El domingo 26 de septiembre se hizo llevar a la capilla, donde escuchó la santa misa y comulgó, como hacía todos los días; al regresar a su habitación, cayó en un adormecimiento más profundo de lo habitual; de modo que el hermano que lo asistía, viendo que esto continuaba demasiado tiempo, lo despertó y, después de hacerlo hablar, viendo que recaía inmediatamente en el mismo adormecimiento, avisó al encargado de la casa, por cuya orden se fue a buscar al médico. Este, al llegar por la tarde, encontró al Santo tan débil que no lo juzgó en estado de recibir ningún remedio y dijo que había que darle la Extremaunción; sin embargo, antes de retirarse, habiéndolo despertado y animado a hablar, este virtuoso enfermo, como de costumbre, le respondió con un rostro sonriente y afable; pero después de algunas palabras se quedaba corto, sin tener la fuerza para terminar lo que quería decir.
Uno de los principales sacerdotes de su Congregación, habiéndolo venido a ver después y habiéndole pedido su bendición para todos los de dicha Congregación, tanto presentes como ausentes, hizo un esfuerzo para levantar la cabeza y recibirlo con su afabilidad habitual y, habiendo comenzado las palabras de la bendición, pronunció en voz alta más de la mitad y las otras en voz baja. Al atardecer, como se vio que se debilitaba cada vez más y que parecía tender a la agonía, se le dio el sacramento de la Extremaunción. Pasó la noche en una dulce, tranquila y casi continua aplicación a Dios: y cuando se adormecía, bastaba con hablarle de Él para despertarlo, lo cual cualquier otra palabra difícilmente hubiera logrado. Ahora bien, entre las devotas aspiraciones que se le sugerían de vez en cuando, manifestó tener una devoción particular a estas palabras del Salmista: *Deus in adjutorium meum intende*: «Oh Dios mío, ven en mi auxilio». Y por eso se las repetían a menudo, y él respondía inmediatamente: *Domine, ad adjuvandum me festina*: «Señor, date prisa en socorrerme». Lo cual continuó haciendo hasta el último suspiro.
Un muy virtuoso eclesiástico de la conferencia de Saint-Lazare estaba entonces en retiro en la misma casa: honraba y apreciaba mucho a nuestro Santo, y recíprocamente nuestro Santo tenía mucha ternura por él.
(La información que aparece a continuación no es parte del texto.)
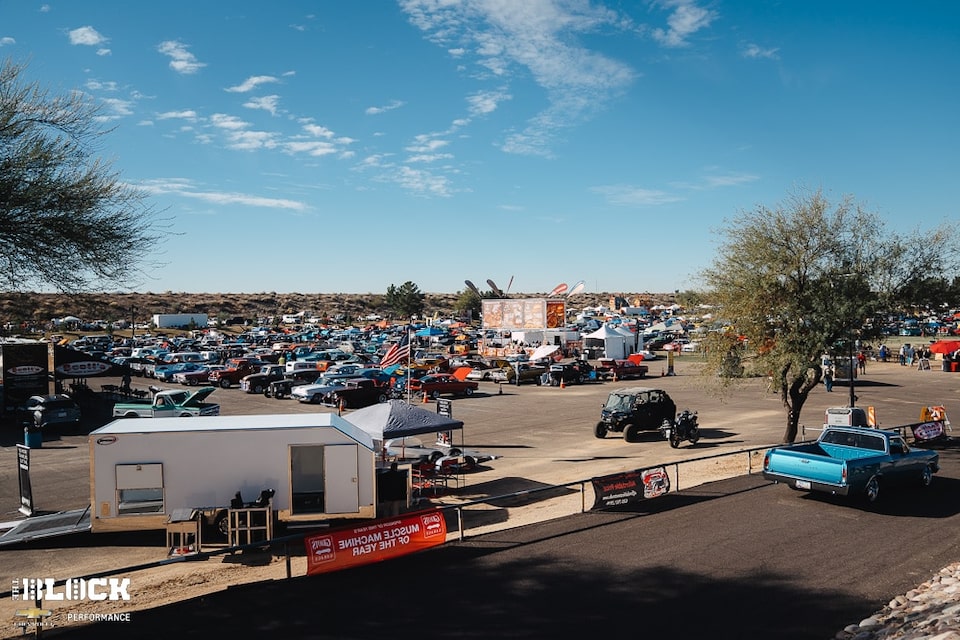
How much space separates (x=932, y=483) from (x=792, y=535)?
6.63m

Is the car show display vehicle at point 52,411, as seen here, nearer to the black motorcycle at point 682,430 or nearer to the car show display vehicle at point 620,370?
the black motorcycle at point 682,430

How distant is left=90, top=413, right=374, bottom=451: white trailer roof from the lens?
12430 mm

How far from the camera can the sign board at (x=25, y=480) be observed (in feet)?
46.8

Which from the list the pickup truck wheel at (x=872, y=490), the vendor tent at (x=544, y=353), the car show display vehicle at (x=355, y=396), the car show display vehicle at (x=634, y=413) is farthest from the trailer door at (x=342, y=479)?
the vendor tent at (x=544, y=353)

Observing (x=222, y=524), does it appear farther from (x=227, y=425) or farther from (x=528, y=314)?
(x=528, y=314)

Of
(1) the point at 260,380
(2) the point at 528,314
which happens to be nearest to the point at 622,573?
(1) the point at 260,380

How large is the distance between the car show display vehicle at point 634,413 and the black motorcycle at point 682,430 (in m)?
0.90

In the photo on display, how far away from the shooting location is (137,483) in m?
12.3

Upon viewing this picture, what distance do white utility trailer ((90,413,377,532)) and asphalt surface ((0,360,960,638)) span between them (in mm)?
948

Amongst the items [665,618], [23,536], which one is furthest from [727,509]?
[23,536]

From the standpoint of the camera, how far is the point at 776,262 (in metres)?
19.7

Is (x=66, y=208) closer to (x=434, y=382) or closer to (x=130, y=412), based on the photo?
(x=130, y=412)

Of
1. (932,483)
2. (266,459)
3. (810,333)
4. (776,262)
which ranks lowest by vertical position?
(932,483)

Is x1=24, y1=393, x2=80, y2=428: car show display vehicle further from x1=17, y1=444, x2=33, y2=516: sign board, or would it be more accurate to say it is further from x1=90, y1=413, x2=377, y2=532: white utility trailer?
x1=90, y1=413, x2=377, y2=532: white utility trailer
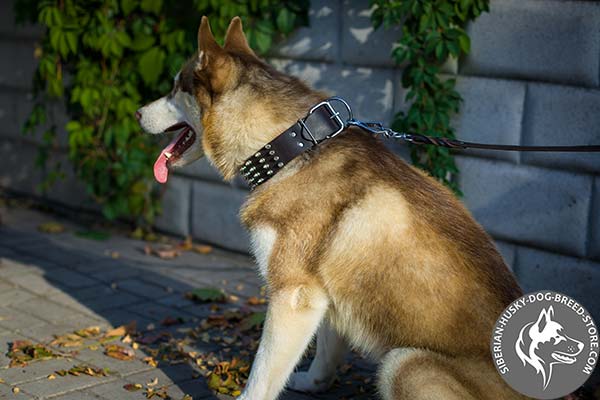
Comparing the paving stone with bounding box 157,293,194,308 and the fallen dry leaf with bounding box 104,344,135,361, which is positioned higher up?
the fallen dry leaf with bounding box 104,344,135,361

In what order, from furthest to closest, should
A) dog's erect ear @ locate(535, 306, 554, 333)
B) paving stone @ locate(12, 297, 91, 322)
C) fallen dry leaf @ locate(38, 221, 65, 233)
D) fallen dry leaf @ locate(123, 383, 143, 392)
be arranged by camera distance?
fallen dry leaf @ locate(38, 221, 65, 233)
paving stone @ locate(12, 297, 91, 322)
fallen dry leaf @ locate(123, 383, 143, 392)
dog's erect ear @ locate(535, 306, 554, 333)

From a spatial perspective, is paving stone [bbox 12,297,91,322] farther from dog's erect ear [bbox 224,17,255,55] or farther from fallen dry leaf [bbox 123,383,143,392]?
dog's erect ear [bbox 224,17,255,55]

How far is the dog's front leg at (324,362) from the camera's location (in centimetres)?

Habiendo sabido, pues, el extremo en que se encontraba este querido enfermo, vino a su habitación un poco antes de que expirara y, al pedirle su bendición para todos los miembros de la conferencia que había asociado, le rogó que les dejara su espíritu y obtuviera de Dios que su compañía nunca degenerara de la virtud que les había inspirado y comunicado; a lo que respondió con su humildad habitual: *Qui cœpit opus bonum, ipse perficiet*: «El que comenzó la buena obra, la llevará a cabo». Y, poco después, pasó suavemente de esta vida a una mejor, sin esfuerzo ni convulsión alguna.
Fue el lunes 27 de septiembre de 1660, hacia las cuatro y media de la mañana, cuando Dios lo atrajo a sí, mientras sus hijos espirituales, reunidos en la iglesia, comenzaban su oración mental para atraer a Dios hacia ellos. Fue a la misma hora y en el mismo momento en que acostumbraba, desde hacía cuarenta años, invocar al Espíritu Santo sobre él y sobre los suyos, que este Espíritu adorable arrebató su alma de la tierra al cielo, para coronar la santidad de su vida, su celo por la gloria de Dios, su caridad por el prójimo, su humildad, su paciencia y todas sus otras virtudes, en cuya práctica perseveró hasta la muerte.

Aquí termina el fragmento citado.